Weskamp M, Seidl W, Grissmer S
Department of Applied Physiology, University Ulm, 89081 Ulm, Germany.
J Membr Biol. 2000 Nov 1;178(1):11-20. doi: 10.1007/s002320010010.
The calcium indicator fura-2 was used to study the effect of hypotonic solutions on the intracellular calcium concentration, Ca(2+), in a human osteoblast-like cell line. Decreasing the tonicity of the extracellular solution to 50% leads to an increase in Ca(2+) from approximately 150 nm up to 1.3 microm. This increase in Ca(2+) was mainly due to an influx of extracellular Ca(2+) since removing of extracellular Ca(2+) reduced this increase to approximately 250 nm. After cell swelling most of the cells were able to regulate their volume to the initial level within 800 sec. The whole-cell recording mode of the patch-clamp technique was also used to study the effect of an increase in Ca(2+) on membrane currents in these cells. An increase in Ca(2+) revealed two types of Ca(2+)-activated K(+) channels, K(Ca) channels. Current through both channel types could not be observed below voltage of +80 mV with Ca(2+) buffered to 100 nm or less. With patch-electrodes filled with solutions buffering Ca(2+) to 10 microm both channels types could be readily observed. The activation of the first type was apparently voltage-independent since current could be observed over the entire voltage range used from -160 to +100 mV. In addition, the current was also blocked by charybdotoxin (CTX). The second type of K(Ca) channels in these cells could be activated with depolarizations more positive than -40 mV from a holding potential of -80 mV. This type was blocked by CTX and paxilline. Adding paxilline to the extracellular solution inhibited regulatory volume decrease (RVD), but could not abolish RVD. We conclude that two K(Ca) channel types exist in human osteoblasts, an intermediate conductance K(Ca) channel and a MaxiK-like K(Ca) channel. MaxiK channels might get activated either directly or by an increase in Ca(2+) elicited through hypotonic solutions. In combination with the volume-regulated Cl(-) conductance in the same cells this K(+) channel seems to play a vital role in volume regulation in human osteoblasts.

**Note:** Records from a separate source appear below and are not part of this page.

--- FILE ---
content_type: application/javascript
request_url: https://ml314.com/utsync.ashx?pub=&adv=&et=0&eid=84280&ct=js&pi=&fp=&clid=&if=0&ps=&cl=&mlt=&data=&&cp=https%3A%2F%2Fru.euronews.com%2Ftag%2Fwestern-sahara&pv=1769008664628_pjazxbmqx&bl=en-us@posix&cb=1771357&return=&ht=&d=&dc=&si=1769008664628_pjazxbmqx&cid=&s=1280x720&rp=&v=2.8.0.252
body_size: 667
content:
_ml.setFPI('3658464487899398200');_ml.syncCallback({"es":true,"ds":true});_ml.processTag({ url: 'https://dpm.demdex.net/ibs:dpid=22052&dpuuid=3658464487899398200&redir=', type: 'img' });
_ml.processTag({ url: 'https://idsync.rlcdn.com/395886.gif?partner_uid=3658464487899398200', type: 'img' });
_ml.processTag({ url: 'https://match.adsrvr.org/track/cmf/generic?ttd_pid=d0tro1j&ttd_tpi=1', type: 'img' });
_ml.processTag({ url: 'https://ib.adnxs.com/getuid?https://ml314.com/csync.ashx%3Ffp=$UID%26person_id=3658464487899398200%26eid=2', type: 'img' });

采用钙指示剂Fura-2研究低渗溶液对人成骨样细胞系细胞内钙浓度[Ca(2+)]i的影响。将细胞外溶液的张力降至50%会导致[Ca(2+)]i从约150 nM增加至1.3 μM。[Ca(2+)]i的这种增加主要是由于细胞外Ca(2+)的内流,因为去除细胞外Ca(2+)会使这种增加减少至约250 nM。细胞肿胀后,大多数细胞能够在800秒内将其体积调节至初始水平。膜片钳技术的全细胞记录模式也用于研究[Ca(2+)]i增加对这些细胞膜电流的影响。[Ca(2+)]i的增加揭示了两种类型的钙激活钾通道(K(Ca)通道)。当[Ca(2+)]i缓冲至100 nM或更低时,在+80 mV以下的电压下无法观察到通过这两种通道类型的电流。当膜片电极填充有将[Ca(2+)]i缓冲至10 μM的溶液时,可以很容易地观察到这两种通道类型。第一种类型的激活显然与电压无关,因为在从-160至+100 mV的整个使用电压范围内都可以观察到电流。此外,该电流也被蝎毒素(CTX)阻断。这些细胞中的第二种类型的K(Ca)通道可以在从-80 mV的保持电位去极化至比-40 mV更正的电位时被激活。这种类型被CTX和鬼笔环肽阻断。向细胞外溶液中添加鬼笔环肽会抑制调节性容积减小(RVD),但不能消除RVD。我们得出结论,人成骨细胞中存在两种类型的K(Ca)通道,一种是中等电导的K(Ca)通道和一种类大电导钙激活钾通道(MaxiK样K(Ca)通道)。MaxiK通道可能直接被激活,或者通过低渗溶液引起的[Ca(2+)]i增加而被激活。与同一细胞中受容积调节的Cl(-)电导相结合,这种K(+)通道似乎在人成骨细胞的容积调节中起着至关重要的作用。